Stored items

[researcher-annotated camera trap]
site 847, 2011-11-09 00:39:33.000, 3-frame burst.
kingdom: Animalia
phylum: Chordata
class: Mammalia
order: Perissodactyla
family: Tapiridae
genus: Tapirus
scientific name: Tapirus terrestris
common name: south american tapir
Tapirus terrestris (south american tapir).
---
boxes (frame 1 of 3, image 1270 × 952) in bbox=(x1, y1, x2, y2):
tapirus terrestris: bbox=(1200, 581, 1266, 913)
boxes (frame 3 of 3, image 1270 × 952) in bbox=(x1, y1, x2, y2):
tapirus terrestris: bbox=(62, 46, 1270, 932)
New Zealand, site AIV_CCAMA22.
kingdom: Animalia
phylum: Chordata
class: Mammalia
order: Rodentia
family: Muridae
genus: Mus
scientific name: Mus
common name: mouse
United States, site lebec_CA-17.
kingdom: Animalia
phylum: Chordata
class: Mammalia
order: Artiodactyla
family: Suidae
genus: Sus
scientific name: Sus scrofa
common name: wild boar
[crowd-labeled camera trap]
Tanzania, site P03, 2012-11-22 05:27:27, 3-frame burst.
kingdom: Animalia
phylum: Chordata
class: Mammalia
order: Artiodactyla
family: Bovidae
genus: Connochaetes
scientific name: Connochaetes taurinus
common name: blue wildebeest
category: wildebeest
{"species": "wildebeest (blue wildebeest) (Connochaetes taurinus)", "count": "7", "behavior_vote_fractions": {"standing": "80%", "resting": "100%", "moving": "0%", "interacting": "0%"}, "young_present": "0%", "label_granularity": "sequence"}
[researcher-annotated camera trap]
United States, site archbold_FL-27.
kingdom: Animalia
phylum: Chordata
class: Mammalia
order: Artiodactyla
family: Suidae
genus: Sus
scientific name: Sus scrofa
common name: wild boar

# [EXERCISE REQUIREMENTS]
Copy out the full set of entries without altering anything.

# [ANSWER SPACE]
[researcher-annotated camera trap]
site 847, 2011-11-09 00:39:33.000, 3-frame burst.
kingdom: Animalia
phylum: Chordata
class: Mammalia
order: Perissodactyla
family: Tapiridae
genus: Tapirus
scientific name: Tapirus terrestris
common name: south american tapir
Tapirus terrestris (south american tapir).
---
boxes (frame 1 of 3, image 1270 × 952) in bbox=(x1, y1, x2, y2):
tapirus terrestris: bbox=(1200, 581, 1266, 913)
boxes (frame 3 of 3, image 1270 × 952) in bbox=(x1, y1, x2, y2):
tapirus terrestris: bbox=(62, 46, 1270, 932)
New Zealand, site AIV_CCAMA22.
kingdom: Animalia
phylum: Chordata
class: Mammalia
order: Rodentia
family: Muridae
genus: Mus
scientific name: Mus
common name: mouse
United States, site lebec_CA-17.
kingdom: Animalia
phylum: Chordata
class: Mammalia
order: Artiodactyla
family: Suidae
genus: Sus
scientific name: Sus scrofa
common name: wild boar
[crowd-labeled camera trap]
Tanzania, site P03, 2012-11-22 05:27:27, 3-frame burst.
kingdom: Animalia
phylum: Chordata
class: Mammalia
order: Artiodactyla
family: Bovidae
genus: Connochaetes
scientific name: Connochaetes taurinus
common name: blue wildebeest
category: wildebeest
{"species": "wildebeest (blue wildebeest) (Connochaetes taurinus)", "count": "7", "behavior_vote_fractions": {"standing": "80%", "resting": "100%", "moving": "0%", "interacting": "0%"}, "young_present": "0%", "label_granularity": "sequence"}
[researcher-annotated camera trap]
United States, site archbold_FL-27.
kingdom: Animalia
phylum: Chordata
class: Mammalia
order: Artiodactyla
family: Suidae
genus: Sus
scientific name: Sus scrofa
common name: wild boar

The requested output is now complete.